Exercise 1: Translate into French the following sentence from the email on exercise during cancer treatment: "Over the next 2 emails, I’m going to include the evidence for exercise whilst undergoing treatment and how it can help."
Exercise 2: Continue the email on exercise during cancer treatment from the point at which it stops.
── Text ──
Hey Everyone,
So by now I think everyone is aware that we are creating a huge cancer wellness programme and we are 90% there.
Over the next 2 emails, I’m going to include the evidence for exercise whilst undergoing treatment and how it can help.
1) What the guidelines say
- International roundtable guidance (ACSM) concludes exercise training is generally safe during and after cancer therapy and recommends structured aerobic and resistance exercise to improve fatigue, mood, physical function and quality of life. Typical prescriptions: moderate-intensity aerobic exercise 3x/week (≥30 min) plus resistance training 2x/week. PMC
- UK guidance similarly advises people with cancer to be active during treatment, aiming for 150–300 minutes/week of moderate activity (as tolerable), personalised to diagnosis and side-effects. Cancer Research UK
Clinical takeaway: For most patients, tailored exercise during treatment is beneficial and encouraged; discuss specifics with the oncology team, especially if you have bone metastases, severe anaemia, infection/fever, or post-operative restrictions. PMC Cancer Research UK
2) Evidence that exercise can support treatment efficacy
2.1 Drug delivery & tumour microenvironment (mechanisms)
───
── Entries provided ──
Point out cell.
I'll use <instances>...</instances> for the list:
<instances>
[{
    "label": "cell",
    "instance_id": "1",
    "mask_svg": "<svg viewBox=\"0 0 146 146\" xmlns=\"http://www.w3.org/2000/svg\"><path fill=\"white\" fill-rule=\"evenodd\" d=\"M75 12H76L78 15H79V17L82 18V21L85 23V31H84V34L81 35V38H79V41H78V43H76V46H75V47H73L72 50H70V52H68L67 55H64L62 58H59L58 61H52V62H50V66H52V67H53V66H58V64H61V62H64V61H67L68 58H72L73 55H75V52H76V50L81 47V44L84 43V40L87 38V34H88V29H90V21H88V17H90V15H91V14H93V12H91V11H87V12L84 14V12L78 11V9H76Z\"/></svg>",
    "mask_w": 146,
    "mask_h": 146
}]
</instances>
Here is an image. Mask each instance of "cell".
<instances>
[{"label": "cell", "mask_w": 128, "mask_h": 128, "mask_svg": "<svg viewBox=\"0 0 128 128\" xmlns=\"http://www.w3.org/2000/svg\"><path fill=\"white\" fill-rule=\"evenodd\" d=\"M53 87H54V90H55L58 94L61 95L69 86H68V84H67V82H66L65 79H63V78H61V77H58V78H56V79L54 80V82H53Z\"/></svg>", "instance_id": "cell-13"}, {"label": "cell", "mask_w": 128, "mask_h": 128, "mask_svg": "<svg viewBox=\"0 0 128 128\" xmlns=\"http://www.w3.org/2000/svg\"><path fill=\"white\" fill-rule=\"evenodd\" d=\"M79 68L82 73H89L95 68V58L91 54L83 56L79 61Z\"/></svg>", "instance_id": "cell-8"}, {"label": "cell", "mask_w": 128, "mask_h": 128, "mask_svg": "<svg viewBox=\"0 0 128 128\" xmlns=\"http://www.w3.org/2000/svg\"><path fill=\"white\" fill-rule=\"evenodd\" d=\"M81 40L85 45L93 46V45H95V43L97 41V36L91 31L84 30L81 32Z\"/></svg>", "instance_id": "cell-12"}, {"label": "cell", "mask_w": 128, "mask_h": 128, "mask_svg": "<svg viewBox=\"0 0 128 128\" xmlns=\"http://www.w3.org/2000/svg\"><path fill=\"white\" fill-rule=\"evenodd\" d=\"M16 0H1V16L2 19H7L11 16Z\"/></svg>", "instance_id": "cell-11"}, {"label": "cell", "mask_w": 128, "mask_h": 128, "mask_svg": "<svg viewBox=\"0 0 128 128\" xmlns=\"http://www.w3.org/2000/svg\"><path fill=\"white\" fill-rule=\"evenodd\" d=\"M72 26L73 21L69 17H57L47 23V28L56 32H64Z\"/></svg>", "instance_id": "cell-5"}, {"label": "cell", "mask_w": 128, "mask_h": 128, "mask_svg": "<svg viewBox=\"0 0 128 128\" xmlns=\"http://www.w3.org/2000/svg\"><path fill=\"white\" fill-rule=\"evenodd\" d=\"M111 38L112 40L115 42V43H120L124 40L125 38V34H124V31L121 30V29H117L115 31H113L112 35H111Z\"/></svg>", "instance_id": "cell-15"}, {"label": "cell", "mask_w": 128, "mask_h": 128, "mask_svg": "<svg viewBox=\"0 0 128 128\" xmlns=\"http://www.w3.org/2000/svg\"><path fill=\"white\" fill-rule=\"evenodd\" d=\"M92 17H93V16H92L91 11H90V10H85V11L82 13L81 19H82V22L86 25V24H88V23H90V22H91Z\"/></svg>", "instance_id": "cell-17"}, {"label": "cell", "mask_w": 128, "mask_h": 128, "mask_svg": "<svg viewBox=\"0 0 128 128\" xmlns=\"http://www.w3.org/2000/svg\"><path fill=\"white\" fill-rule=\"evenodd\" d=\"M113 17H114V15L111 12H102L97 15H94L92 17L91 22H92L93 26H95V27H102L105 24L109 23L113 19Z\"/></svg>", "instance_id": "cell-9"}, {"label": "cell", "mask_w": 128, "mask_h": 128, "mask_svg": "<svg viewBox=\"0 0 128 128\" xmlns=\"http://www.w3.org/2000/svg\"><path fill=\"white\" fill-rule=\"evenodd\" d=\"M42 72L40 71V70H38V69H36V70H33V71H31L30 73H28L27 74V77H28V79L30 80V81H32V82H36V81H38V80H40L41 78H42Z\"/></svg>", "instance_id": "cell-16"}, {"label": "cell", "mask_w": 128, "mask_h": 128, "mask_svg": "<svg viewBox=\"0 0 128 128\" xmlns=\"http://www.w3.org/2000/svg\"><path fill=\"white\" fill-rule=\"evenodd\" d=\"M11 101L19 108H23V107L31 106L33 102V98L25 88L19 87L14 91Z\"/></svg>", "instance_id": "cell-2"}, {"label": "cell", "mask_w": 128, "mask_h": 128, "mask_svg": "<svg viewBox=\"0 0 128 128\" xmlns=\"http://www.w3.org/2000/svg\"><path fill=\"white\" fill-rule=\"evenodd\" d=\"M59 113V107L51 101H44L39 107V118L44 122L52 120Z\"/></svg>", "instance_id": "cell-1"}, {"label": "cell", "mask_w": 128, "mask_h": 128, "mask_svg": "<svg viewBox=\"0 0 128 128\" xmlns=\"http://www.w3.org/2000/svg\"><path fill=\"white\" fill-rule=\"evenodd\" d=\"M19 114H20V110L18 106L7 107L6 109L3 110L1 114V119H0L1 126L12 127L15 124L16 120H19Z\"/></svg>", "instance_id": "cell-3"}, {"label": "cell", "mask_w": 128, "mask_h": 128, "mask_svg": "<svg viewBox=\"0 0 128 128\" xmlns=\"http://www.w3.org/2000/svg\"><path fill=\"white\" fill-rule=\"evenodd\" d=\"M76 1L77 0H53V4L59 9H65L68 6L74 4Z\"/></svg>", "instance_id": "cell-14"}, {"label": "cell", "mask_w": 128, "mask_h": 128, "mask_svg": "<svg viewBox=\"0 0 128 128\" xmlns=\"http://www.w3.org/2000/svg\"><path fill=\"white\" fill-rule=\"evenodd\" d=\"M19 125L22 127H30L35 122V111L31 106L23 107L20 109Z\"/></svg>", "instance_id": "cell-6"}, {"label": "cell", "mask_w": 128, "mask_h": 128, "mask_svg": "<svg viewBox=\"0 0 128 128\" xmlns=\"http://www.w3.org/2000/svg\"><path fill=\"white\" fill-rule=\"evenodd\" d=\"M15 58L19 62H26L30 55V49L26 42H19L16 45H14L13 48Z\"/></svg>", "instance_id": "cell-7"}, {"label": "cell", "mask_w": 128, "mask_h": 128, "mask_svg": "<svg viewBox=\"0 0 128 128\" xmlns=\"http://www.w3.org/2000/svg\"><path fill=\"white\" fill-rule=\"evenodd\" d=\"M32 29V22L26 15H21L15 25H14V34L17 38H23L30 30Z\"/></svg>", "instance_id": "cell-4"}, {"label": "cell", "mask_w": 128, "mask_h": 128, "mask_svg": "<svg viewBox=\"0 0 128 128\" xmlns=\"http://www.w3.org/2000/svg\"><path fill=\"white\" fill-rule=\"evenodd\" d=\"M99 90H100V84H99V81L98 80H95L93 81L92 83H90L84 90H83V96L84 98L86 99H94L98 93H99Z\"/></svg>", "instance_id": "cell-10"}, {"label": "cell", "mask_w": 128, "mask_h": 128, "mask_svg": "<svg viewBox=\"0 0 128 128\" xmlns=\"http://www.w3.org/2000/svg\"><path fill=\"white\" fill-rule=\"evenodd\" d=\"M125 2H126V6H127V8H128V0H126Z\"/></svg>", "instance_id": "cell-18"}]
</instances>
───
Exercise answer 1: Au cours des 2 prochains e-mails, je vais présenter les données probantes en faveur de l'exercice pendant le traitement et la manière dont il peut aider.

Exercise answer 2:
- Vascular normalisation & perfusion: In mouse models, adding moderate aerobic exercise to chemotherapy reduced tumour growth more than chemotherapy alone by normalising tumour vessels and improving drug delivery. Systematic reviews synthesise that aerobic exercise can increase tumour blood flow and reduce hypoxia, theoretically boosting treatment sensitivity. PMC+2PMC+2PubMed
- Immune mobilisation: Exercise acutely mobilises NK cells and cytotoxic T cells (seen in cancer patients), and in preclinical models this is epinephrine/IL-6 dependent and slows tumour growth. PMC Cell
What this means: These biologic changes (better perfusion, less hypoxia, more effector immune cells) are plausible pathways by which exercise can sensitise tumours to systemic therapies.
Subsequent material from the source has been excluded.